Saved entries –
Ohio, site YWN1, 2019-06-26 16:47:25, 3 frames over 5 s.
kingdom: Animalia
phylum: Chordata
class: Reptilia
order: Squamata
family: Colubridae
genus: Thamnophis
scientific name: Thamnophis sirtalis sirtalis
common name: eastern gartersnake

Exercise directions – Exactly as they stand, write out all of the entries.

Exercise answer –
Ohio, site YWN1, 2019-06-26 16:47:25, 3 frames over 5 s.
kingdom: Animalia
phylum: Chordata
class: Reptilia
order: Squamata
family: Colubridae
genus: Thamnophis
scientific name: Thamnophis sirtalis sirtalis
common name: eastern gartersnake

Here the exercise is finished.